--- Begin PROVIDED DATA ---
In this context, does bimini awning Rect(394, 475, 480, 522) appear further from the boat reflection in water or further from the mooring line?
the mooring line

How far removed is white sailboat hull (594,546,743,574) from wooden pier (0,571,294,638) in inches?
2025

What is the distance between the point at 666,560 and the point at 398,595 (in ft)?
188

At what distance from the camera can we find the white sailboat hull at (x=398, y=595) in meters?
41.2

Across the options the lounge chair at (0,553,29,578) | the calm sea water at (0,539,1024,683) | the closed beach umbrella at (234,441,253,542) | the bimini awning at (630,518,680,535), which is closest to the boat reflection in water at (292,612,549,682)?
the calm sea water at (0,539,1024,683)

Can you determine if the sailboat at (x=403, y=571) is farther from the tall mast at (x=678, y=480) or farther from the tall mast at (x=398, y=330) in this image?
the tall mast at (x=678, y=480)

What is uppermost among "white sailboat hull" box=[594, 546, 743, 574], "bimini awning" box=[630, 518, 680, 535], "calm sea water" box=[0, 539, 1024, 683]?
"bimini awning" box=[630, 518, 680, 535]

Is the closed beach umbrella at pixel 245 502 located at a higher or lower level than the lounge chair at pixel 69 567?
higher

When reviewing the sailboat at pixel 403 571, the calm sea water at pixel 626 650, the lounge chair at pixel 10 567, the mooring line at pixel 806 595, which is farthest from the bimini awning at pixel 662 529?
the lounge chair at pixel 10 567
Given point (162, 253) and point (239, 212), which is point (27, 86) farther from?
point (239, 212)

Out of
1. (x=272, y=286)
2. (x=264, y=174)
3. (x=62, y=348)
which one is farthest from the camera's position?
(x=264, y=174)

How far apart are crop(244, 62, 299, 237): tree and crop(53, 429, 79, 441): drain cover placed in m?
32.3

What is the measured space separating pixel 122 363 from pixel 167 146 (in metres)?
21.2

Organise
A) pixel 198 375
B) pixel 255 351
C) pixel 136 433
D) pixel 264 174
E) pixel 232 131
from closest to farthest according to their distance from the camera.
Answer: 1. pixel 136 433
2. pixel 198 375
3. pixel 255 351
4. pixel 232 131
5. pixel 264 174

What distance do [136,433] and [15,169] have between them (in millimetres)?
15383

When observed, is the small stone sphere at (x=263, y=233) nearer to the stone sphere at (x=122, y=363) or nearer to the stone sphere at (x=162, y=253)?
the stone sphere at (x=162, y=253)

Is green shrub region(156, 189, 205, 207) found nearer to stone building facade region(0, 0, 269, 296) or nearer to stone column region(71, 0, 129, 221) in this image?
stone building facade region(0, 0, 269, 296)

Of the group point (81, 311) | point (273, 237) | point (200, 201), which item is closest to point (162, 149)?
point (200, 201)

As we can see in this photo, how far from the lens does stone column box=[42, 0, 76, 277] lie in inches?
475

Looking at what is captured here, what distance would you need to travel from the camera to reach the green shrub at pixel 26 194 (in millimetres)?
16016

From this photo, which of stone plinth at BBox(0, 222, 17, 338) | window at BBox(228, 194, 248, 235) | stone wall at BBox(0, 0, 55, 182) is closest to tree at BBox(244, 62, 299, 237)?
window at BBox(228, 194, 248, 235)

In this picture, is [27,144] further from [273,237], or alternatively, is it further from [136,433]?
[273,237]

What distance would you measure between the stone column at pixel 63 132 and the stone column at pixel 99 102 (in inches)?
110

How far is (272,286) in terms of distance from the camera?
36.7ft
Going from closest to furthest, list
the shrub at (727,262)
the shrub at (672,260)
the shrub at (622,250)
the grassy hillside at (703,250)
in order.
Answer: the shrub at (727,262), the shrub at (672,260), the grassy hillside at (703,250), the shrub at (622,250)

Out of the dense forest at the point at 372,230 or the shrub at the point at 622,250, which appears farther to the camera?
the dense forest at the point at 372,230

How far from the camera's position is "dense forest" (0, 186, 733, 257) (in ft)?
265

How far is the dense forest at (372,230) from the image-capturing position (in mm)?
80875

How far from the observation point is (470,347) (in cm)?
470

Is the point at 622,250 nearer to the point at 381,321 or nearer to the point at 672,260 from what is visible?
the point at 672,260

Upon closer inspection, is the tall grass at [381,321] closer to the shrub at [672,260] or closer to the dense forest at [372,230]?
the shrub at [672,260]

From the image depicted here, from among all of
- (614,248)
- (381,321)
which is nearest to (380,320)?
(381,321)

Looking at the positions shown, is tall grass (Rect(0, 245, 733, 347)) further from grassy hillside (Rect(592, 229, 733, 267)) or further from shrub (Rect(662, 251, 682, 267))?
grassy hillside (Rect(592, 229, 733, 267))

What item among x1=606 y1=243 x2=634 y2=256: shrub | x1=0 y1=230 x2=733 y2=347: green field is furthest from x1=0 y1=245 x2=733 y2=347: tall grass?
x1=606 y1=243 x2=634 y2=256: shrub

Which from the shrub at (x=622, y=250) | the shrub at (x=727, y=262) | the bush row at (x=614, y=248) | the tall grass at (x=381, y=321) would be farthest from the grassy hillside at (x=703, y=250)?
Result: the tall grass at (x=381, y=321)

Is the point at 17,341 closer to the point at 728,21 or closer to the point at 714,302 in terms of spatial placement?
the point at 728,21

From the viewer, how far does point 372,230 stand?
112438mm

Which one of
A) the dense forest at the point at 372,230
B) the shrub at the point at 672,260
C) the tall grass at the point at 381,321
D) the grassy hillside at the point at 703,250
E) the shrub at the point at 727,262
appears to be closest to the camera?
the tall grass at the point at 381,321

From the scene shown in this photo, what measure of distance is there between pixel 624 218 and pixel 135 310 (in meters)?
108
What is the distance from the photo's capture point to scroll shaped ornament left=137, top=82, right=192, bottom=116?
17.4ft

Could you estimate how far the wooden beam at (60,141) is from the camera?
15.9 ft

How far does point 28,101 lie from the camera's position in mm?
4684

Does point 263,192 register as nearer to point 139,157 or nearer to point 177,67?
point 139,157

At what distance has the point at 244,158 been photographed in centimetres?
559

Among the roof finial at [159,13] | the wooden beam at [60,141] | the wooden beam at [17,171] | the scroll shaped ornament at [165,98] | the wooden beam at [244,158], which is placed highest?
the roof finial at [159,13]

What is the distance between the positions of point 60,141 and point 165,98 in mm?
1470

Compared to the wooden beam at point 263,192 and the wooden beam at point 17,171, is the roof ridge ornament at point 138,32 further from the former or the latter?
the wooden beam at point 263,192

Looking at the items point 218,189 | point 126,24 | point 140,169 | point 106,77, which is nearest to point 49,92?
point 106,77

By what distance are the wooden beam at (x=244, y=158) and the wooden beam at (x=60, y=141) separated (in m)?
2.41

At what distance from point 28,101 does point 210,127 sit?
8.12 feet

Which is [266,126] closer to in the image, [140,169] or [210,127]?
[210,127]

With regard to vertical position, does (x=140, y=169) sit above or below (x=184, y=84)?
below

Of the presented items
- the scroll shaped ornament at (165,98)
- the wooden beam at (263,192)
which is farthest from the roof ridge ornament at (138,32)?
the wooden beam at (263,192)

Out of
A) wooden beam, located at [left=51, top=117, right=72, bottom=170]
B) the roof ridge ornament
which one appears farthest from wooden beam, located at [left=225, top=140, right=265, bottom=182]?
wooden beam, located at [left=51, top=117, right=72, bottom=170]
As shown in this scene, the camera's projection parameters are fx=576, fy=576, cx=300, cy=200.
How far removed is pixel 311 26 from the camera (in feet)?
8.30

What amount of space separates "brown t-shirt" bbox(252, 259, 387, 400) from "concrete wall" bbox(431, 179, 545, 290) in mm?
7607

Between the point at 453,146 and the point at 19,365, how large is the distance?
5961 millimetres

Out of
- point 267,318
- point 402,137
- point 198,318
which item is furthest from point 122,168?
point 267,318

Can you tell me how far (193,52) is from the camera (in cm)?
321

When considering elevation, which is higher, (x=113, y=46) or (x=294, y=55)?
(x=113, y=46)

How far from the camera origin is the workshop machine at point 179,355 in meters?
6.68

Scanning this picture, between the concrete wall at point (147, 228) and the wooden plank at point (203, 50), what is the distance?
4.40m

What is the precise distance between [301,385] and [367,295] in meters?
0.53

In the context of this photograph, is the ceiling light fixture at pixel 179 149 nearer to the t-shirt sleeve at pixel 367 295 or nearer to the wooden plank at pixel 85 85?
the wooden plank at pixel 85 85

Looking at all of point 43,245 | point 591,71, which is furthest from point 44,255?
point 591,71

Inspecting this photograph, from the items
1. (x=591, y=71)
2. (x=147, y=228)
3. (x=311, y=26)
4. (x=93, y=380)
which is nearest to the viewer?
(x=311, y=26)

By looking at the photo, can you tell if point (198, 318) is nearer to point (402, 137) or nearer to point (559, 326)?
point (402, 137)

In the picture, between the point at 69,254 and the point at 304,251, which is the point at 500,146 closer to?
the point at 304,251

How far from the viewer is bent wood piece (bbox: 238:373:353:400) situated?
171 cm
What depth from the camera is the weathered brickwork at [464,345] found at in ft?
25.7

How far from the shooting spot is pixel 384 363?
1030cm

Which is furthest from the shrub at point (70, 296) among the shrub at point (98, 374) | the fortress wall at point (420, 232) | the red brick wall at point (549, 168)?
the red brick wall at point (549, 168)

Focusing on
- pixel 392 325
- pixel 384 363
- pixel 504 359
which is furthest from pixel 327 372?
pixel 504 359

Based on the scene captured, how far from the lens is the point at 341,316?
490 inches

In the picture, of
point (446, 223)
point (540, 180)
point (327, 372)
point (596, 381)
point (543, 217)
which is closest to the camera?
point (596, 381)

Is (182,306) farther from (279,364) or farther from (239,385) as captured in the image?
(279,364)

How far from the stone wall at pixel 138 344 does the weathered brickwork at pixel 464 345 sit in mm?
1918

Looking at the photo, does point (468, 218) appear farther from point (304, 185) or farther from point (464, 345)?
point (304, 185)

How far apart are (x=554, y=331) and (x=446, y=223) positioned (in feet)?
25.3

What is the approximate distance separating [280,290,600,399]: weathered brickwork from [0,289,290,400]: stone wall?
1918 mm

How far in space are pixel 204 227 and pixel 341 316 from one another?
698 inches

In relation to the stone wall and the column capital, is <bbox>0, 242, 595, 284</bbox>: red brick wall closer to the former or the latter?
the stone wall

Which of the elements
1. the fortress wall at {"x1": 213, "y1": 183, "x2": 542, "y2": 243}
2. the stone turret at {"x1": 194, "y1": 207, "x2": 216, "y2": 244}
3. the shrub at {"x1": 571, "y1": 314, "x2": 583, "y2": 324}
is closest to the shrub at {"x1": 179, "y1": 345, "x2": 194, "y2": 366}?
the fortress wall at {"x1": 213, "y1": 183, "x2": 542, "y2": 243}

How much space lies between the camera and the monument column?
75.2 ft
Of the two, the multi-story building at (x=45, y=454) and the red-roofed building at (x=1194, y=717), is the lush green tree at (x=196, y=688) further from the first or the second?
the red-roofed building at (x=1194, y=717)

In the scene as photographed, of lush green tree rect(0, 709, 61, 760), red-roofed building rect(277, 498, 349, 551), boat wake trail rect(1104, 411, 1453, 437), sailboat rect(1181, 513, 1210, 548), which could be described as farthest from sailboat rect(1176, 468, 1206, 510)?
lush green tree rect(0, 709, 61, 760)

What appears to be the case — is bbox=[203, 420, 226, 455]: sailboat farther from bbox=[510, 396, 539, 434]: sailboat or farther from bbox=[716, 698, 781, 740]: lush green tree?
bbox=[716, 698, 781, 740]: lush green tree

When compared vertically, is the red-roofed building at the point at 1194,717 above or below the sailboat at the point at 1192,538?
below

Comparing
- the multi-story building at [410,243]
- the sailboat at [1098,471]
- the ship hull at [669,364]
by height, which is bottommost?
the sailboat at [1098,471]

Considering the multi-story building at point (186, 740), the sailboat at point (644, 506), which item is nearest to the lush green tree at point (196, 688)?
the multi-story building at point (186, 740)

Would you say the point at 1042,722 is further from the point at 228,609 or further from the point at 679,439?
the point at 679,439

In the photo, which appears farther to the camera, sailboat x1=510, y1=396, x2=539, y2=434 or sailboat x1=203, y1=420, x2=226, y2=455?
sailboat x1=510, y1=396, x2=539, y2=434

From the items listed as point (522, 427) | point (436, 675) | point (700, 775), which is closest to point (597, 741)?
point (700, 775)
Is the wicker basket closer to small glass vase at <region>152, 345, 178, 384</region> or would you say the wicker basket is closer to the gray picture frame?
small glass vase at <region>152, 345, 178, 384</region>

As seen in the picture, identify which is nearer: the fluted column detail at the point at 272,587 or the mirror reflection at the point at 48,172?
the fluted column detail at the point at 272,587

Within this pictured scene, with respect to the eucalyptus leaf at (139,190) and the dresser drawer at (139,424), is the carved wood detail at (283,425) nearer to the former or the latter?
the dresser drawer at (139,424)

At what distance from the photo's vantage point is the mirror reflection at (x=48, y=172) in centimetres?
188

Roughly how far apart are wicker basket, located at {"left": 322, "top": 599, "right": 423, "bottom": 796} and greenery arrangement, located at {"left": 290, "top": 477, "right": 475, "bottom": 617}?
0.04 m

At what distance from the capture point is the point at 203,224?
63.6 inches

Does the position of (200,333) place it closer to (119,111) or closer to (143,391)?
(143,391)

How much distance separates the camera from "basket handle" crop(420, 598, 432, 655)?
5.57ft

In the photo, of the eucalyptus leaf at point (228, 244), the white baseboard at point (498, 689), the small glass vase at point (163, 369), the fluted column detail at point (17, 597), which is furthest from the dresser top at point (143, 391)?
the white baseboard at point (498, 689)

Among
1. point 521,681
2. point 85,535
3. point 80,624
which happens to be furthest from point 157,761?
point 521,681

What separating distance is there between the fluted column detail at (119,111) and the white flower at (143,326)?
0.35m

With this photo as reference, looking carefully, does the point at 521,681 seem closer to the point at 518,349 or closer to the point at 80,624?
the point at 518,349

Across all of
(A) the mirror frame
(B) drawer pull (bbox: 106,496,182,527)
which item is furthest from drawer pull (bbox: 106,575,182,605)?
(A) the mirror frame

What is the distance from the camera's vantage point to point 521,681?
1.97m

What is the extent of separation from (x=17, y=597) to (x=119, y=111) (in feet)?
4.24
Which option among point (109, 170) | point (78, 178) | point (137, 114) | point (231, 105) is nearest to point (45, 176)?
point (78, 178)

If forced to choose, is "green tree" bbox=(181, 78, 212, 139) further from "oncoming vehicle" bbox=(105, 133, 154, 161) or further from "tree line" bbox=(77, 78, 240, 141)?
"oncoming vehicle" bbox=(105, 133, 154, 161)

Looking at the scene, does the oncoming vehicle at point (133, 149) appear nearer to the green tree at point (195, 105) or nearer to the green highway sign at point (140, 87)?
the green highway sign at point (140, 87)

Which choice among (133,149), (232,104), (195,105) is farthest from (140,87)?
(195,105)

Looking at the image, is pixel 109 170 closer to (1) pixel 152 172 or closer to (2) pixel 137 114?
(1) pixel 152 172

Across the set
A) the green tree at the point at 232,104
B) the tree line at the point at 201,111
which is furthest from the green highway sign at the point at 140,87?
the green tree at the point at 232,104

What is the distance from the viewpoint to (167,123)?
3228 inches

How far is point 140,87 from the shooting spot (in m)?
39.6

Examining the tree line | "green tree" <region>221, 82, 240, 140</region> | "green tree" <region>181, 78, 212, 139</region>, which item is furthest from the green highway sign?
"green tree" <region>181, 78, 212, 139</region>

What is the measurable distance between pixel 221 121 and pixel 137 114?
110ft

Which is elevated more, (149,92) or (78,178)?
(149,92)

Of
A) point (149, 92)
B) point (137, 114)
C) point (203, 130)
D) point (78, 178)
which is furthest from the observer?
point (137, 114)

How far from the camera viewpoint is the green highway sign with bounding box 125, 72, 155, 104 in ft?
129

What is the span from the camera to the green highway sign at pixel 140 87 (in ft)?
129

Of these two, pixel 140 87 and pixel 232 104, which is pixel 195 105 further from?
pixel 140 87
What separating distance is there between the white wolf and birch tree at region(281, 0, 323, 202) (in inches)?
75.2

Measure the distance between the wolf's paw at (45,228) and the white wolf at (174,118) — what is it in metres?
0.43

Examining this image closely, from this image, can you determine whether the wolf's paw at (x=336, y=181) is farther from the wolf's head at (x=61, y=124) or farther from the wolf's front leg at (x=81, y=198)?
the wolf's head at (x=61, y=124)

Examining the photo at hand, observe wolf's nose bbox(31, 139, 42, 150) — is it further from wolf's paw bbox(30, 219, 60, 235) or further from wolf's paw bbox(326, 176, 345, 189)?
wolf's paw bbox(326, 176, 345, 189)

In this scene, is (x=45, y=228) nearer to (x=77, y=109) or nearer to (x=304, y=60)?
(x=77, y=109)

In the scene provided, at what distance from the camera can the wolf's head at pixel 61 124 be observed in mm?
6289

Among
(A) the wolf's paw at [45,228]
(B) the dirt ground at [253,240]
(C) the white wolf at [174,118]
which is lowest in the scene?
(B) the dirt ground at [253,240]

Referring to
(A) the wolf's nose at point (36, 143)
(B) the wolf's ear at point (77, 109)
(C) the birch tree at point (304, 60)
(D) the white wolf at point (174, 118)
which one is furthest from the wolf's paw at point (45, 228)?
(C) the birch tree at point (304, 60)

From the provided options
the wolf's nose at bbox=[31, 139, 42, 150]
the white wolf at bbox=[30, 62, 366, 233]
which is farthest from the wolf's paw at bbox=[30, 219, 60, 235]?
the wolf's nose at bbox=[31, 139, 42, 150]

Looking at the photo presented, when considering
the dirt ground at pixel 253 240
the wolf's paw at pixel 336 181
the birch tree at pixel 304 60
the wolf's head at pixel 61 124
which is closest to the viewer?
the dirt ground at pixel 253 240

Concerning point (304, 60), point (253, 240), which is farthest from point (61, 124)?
--- End PROVIDED DATA ---
TASK BRIEF:
Give again, word for word, every line from the one holding "Of these two, pixel" to the end of the data.

SOLUTION TO THE PROBLEM:
Of these two, pixel 140 87 and pixel 232 104, which is pixel 195 105 further from?
pixel 140 87
What separating distance is there between the white wolf and birch tree at region(281, 0, 323, 202) (in inches)?
75.2

Measure the distance between the wolf's paw at (45,228) and the white wolf at (174,118) — what is it in metres?
0.43

Examining this image closely, from this image, can you determine whether the wolf's paw at (x=336, y=181) is farther from the wolf's head at (x=61, y=124) or farther from the wolf's front leg at (x=81, y=198)?
the wolf's head at (x=61, y=124)

Examining the photo at hand, observe wolf's nose bbox(31, 139, 42, 150) — is it further from wolf's paw bbox(30, 219, 60, 235) or further from wolf's paw bbox(326, 176, 345, 189)?
wolf's paw bbox(326, 176, 345, 189)

In this scene, is (x=45, y=228) nearer to (x=77, y=109) or nearer to (x=304, y=60)?
(x=77, y=109)

In the scene provided, at what distance from the camera can the wolf's head at pixel 61 124 be observed in mm?
6289

Among
(A) the wolf's paw at [45,228]
(B) the dirt ground at [253,240]
(C) the white wolf at [174,118]
which is lowest in the scene?
(B) the dirt ground at [253,240]

Referring to
(A) the wolf's nose at point (36, 143)
(B) the wolf's ear at point (77, 109)
(C) the birch tree at point (304, 60)
(D) the white wolf at point (174, 118)
which one is furthest from the wolf's paw at point (45, 228)?
(C) the birch tree at point (304, 60)

From the provided options
the wolf's nose at bbox=[31, 139, 42, 150]
the white wolf at bbox=[30, 62, 366, 233]
which is farthest from the wolf's paw at bbox=[30, 219, 60, 235]?
the wolf's nose at bbox=[31, 139, 42, 150]

Looking at the photo presented, when considering
the dirt ground at pixel 253 240
the wolf's paw at pixel 336 181
the birch tree at pixel 304 60
the wolf's head at pixel 61 124
which is closest to the viewer?
the dirt ground at pixel 253 240

Concerning point (304, 60), point (253, 240), which is farthest from point (61, 124)?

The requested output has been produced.